Textabschnitt
------------------------------------------------

Dann sagen Sie in Ihrer Pressemitteilung: Wir halten Kurs, aber das Tempo hängt von den Einnahmen ab und die können wir nicht steuern.
Na ja, ich sage dazu einmal: Dem einen oder anderen Kollegen in unserem Haus wird an der Stelle vielleicht die denkwürdige „Titanic“-Rede des Herrn Rehhahn noch einmal in Erinnerung gerufen werden, aber ich sage auch, jenseits des realsatirischen Werts dieser Aussage sind die Dinge natürlich so zu bewerten. Natürlich ist es so.
Wir haben für jeden Landeshaushalt ab dem Jahr 2006 eine Unsicherheit in der Einnahmen-Ausgaben-Differenz von mindestens 300 bis 400 Millionen €. Diese Dinge akkumulieren sich doch über die Jahre hinweg. Insofern ist so eine Aussage, wir haben das Ziel, die Nettoneuverschuldung in den darauf folgenden Jahren um jährlich 150 Millionen € zu senken, in etwa so eine Aussage, als würde ich versuchen, den Wetterbericht für den Tag der Haushaltseinbringung im Jahr 2011 vorauszusagen.
Diese Dinge können wir nicht prognostizieren. Es gibt natürlich den Vorteil, dass es die Landesregierung dann nicht mehr zu verantworten haben wird. An der Stelle muss man aber ganz deutlich sagen: Das ist eine Nullaussage, das hat keine politische Bindungskraft.
Wir sollten solche Spiele lieber lassen und auf die nachvollziehbaren Ansätze zurückkommen. Da ist es übrigens so, dass Sie die vorgesehene Reduzierung der Nettoneuverschuldung um 150 Millionen €, die Sie jährlich haben wollen, schon selbst für die Jahre 2005 und 2006 nicht einhalten; es sind nur knapp 100 Millionen €.

------------------------------------------------

Extrahierte Angaben
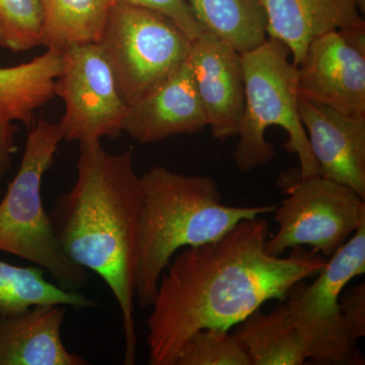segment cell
Segmentation results:
<instances>
[{"label":"cell","instance_id":"obj_1","mask_svg":"<svg viewBox=\"0 0 365 365\" xmlns=\"http://www.w3.org/2000/svg\"><path fill=\"white\" fill-rule=\"evenodd\" d=\"M268 222L244 220L220 239L184 249L160 276L148 325V364L175 365L184 343L203 329L230 330L268 300L284 302L328 259L297 247L288 257L266 252Z\"/></svg>","mask_w":365,"mask_h":365},{"label":"cell","instance_id":"obj_2","mask_svg":"<svg viewBox=\"0 0 365 365\" xmlns=\"http://www.w3.org/2000/svg\"><path fill=\"white\" fill-rule=\"evenodd\" d=\"M143 194L133 153H108L101 141L79 143L78 178L49 213L64 253L97 273L122 316L124 364L136 362L134 307Z\"/></svg>","mask_w":365,"mask_h":365},{"label":"cell","instance_id":"obj_3","mask_svg":"<svg viewBox=\"0 0 365 365\" xmlns=\"http://www.w3.org/2000/svg\"><path fill=\"white\" fill-rule=\"evenodd\" d=\"M143 204L135 294L153 306L158 282L179 250L216 241L244 220L270 215L276 206L225 205L210 177L187 176L158 165L140 176Z\"/></svg>","mask_w":365,"mask_h":365},{"label":"cell","instance_id":"obj_4","mask_svg":"<svg viewBox=\"0 0 365 365\" xmlns=\"http://www.w3.org/2000/svg\"><path fill=\"white\" fill-rule=\"evenodd\" d=\"M290 55L284 43L272 38L242 53L245 108L237 129L234 160L242 173L266 167L275 158L276 151L265 134L269 127L278 126L288 136L285 148L299 158V176H319L318 163L300 119L299 74Z\"/></svg>","mask_w":365,"mask_h":365},{"label":"cell","instance_id":"obj_5","mask_svg":"<svg viewBox=\"0 0 365 365\" xmlns=\"http://www.w3.org/2000/svg\"><path fill=\"white\" fill-rule=\"evenodd\" d=\"M61 140L58 124L45 120L29 132L18 173L0 198V251L40 266L63 289L79 292L88 287V270L60 247L41 195Z\"/></svg>","mask_w":365,"mask_h":365},{"label":"cell","instance_id":"obj_6","mask_svg":"<svg viewBox=\"0 0 365 365\" xmlns=\"http://www.w3.org/2000/svg\"><path fill=\"white\" fill-rule=\"evenodd\" d=\"M98 44L128 106L186 61L191 39L162 14L114 4Z\"/></svg>","mask_w":365,"mask_h":365},{"label":"cell","instance_id":"obj_7","mask_svg":"<svg viewBox=\"0 0 365 365\" xmlns=\"http://www.w3.org/2000/svg\"><path fill=\"white\" fill-rule=\"evenodd\" d=\"M365 272V223L316 275L311 284H295L284 300L290 318L306 345L309 359L319 364L361 365L359 340L346 326L340 295L348 283Z\"/></svg>","mask_w":365,"mask_h":365},{"label":"cell","instance_id":"obj_8","mask_svg":"<svg viewBox=\"0 0 365 365\" xmlns=\"http://www.w3.org/2000/svg\"><path fill=\"white\" fill-rule=\"evenodd\" d=\"M283 184L287 196L273 211L278 230L266 242L271 256L309 246L329 259L365 223V199L346 185L322 176Z\"/></svg>","mask_w":365,"mask_h":365},{"label":"cell","instance_id":"obj_9","mask_svg":"<svg viewBox=\"0 0 365 365\" xmlns=\"http://www.w3.org/2000/svg\"><path fill=\"white\" fill-rule=\"evenodd\" d=\"M55 95L66 104L58 126L64 140L91 143L123 132L127 106L98 43L69 46L62 51V68Z\"/></svg>","mask_w":365,"mask_h":365},{"label":"cell","instance_id":"obj_10","mask_svg":"<svg viewBox=\"0 0 365 365\" xmlns=\"http://www.w3.org/2000/svg\"><path fill=\"white\" fill-rule=\"evenodd\" d=\"M299 98L365 115V25L314 38L297 66Z\"/></svg>","mask_w":365,"mask_h":365},{"label":"cell","instance_id":"obj_11","mask_svg":"<svg viewBox=\"0 0 365 365\" xmlns=\"http://www.w3.org/2000/svg\"><path fill=\"white\" fill-rule=\"evenodd\" d=\"M187 60L211 134L218 140L237 136L245 108L242 53L203 31L191 40Z\"/></svg>","mask_w":365,"mask_h":365},{"label":"cell","instance_id":"obj_12","mask_svg":"<svg viewBox=\"0 0 365 365\" xmlns=\"http://www.w3.org/2000/svg\"><path fill=\"white\" fill-rule=\"evenodd\" d=\"M205 127L207 118L186 60L169 78L128 105L122 129L137 143L148 144L196 133Z\"/></svg>","mask_w":365,"mask_h":365},{"label":"cell","instance_id":"obj_13","mask_svg":"<svg viewBox=\"0 0 365 365\" xmlns=\"http://www.w3.org/2000/svg\"><path fill=\"white\" fill-rule=\"evenodd\" d=\"M299 115L319 176L365 199V115H347L299 98Z\"/></svg>","mask_w":365,"mask_h":365},{"label":"cell","instance_id":"obj_14","mask_svg":"<svg viewBox=\"0 0 365 365\" xmlns=\"http://www.w3.org/2000/svg\"><path fill=\"white\" fill-rule=\"evenodd\" d=\"M66 306L39 304L0 314V365H86L61 338Z\"/></svg>","mask_w":365,"mask_h":365},{"label":"cell","instance_id":"obj_15","mask_svg":"<svg viewBox=\"0 0 365 365\" xmlns=\"http://www.w3.org/2000/svg\"><path fill=\"white\" fill-rule=\"evenodd\" d=\"M269 38L287 46L299 66L319 36L365 25L357 0H264Z\"/></svg>","mask_w":365,"mask_h":365},{"label":"cell","instance_id":"obj_16","mask_svg":"<svg viewBox=\"0 0 365 365\" xmlns=\"http://www.w3.org/2000/svg\"><path fill=\"white\" fill-rule=\"evenodd\" d=\"M234 336L251 365H302L306 345L284 304L265 314L260 309L237 324Z\"/></svg>","mask_w":365,"mask_h":365},{"label":"cell","instance_id":"obj_17","mask_svg":"<svg viewBox=\"0 0 365 365\" xmlns=\"http://www.w3.org/2000/svg\"><path fill=\"white\" fill-rule=\"evenodd\" d=\"M62 51L47 49L20 66L0 67V117L30 125L34 112L55 96Z\"/></svg>","mask_w":365,"mask_h":365},{"label":"cell","instance_id":"obj_18","mask_svg":"<svg viewBox=\"0 0 365 365\" xmlns=\"http://www.w3.org/2000/svg\"><path fill=\"white\" fill-rule=\"evenodd\" d=\"M204 32L212 34L240 53L268 39L264 0H186Z\"/></svg>","mask_w":365,"mask_h":365},{"label":"cell","instance_id":"obj_19","mask_svg":"<svg viewBox=\"0 0 365 365\" xmlns=\"http://www.w3.org/2000/svg\"><path fill=\"white\" fill-rule=\"evenodd\" d=\"M42 9V45L63 51L69 46L98 43L113 0H39Z\"/></svg>","mask_w":365,"mask_h":365},{"label":"cell","instance_id":"obj_20","mask_svg":"<svg viewBox=\"0 0 365 365\" xmlns=\"http://www.w3.org/2000/svg\"><path fill=\"white\" fill-rule=\"evenodd\" d=\"M44 269L21 267L0 260V314H16L39 304L91 309L96 300L69 292L45 278Z\"/></svg>","mask_w":365,"mask_h":365},{"label":"cell","instance_id":"obj_21","mask_svg":"<svg viewBox=\"0 0 365 365\" xmlns=\"http://www.w3.org/2000/svg\"><path fill=\"white\" fill-rule=\"evenodd\" d=\"M39 0H0V47L14 53L42 45Z\"/></svg>","mask_w":365,"mask_h":365},{"label":"cell","instance_id":"obj_22","mask_svg":"<svg viewBox=\"0 0 365 365\" xmlns=\"http://www.w3.org/2000/svg\"><path fill=\"white\" fill-rule=\"evenodd\" d=\"M175 365H251L234 334L220 328L198 331L184 343Z\"/></svg>","mask_w":365,"mask_h":365},{"label":"cell","instance_id":"obj_23","mask_svg":"<svg viewBox=\"0 0 365 365\" xmlns=\"http://www.w3.org/2000/svg\"><path fill=\"white\" fill-rule=\"evenodd\" d=\"M113 2L144 7L162 14L174 21L191 40L203 32L186 0H113Z\"/></svg>","mask_w":365,"mask_h":365},{"label":"cell","instance_id":"obj_24","mask_svg":"<svg viewBox=\"0 0 365 365\" xmlns=\"http://www.w3.org/2000/svg\"><path fill=\"white\" fill-rule=\"evenodd\" d=\"M340 307L346 326L356 340L365 336V283L346 287L340 295Z\"/></svg>","mask_w":365,"mask_h":365},{"label":"cell","instance_id":"obj_25","mask_svg":"<svg viewBox=\"0 0 365 365\" xmlns=\"http://www.w3.org/2000/svg\"><path fill=\"white\" fill-rule=\"evenodd\" d=\"M18 127L11 120L0 117V182L11 169V160L16 151V136Z\"/></svg>","mask_w":365,"mask_h":365},{"label":"cell","instance_id":"obj_26","mask_svg":"<svg viewBox=\"0 0 365 365\" xmlns=\"http://www.w3.org/2000/svg\"><path fill=\"white\" fill-rule=\"evenodd\" d=\"M357 1H359L360 11L364 14L365 11V0H357Z\"/></svg>","mask_w":365,"mask_h":365},{"label":"cell","instance_id":"obj_27","mask_svg":"<svg viewBox=\"0 0 365 365\" xmlns=\"http://www.w3.org/2000/svg\"><path fill=\"white\" fill-rule=\"evenodd\" d=\"M0 198H1V194H0Z\"/></svg>","mask_w":365,"mask_h":365}]
</instances>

------------------------------------------------

Aufgabe
Führen Sie die Rede zum Landeshaushalt nach dem Satz über die knapp 100 Millionen € weiter.

Erwartete Ausgabe
Das nächste Problem: Die Verfassungskonformität dieses Landeshaushalts. Sie sagen: Der Haushalt 2005 ist verfassungskonform; eine Differenz von 45 Millionen €. Wir sagen ausdrücklich: Diese Verfassungskonformität steht auf dem Papier. Die Realität wird Sie einholen. Die Realität wird so aussehen, dass die Neuverschuldung die Investitionen übersteigen wird.
Nur einige Beispiele dafür: Nehmen wir einmal die Personalkostenansätze. Wenn man alle Einzelfaktoren herausrechnet, die die Vergleiche der Jahresscheiben 2004 und 2005 verschieben, dann ist es so, dass für die Personalkosten im Jahr 2005 87 Millionen € weniger zur Verfügung stehen werden, als im Jahr 2004 geplant wurden. Ich sage einmal, vor dem Hintergrund dessen, dass wir in den letzten Jahren eine durchschnittliche Steigerung der Personalkosten um 10 Millionen € pro Jahr zu verzeichnen hatten, sind diese Planungen aus unserer Sicht absolut unrealistisch.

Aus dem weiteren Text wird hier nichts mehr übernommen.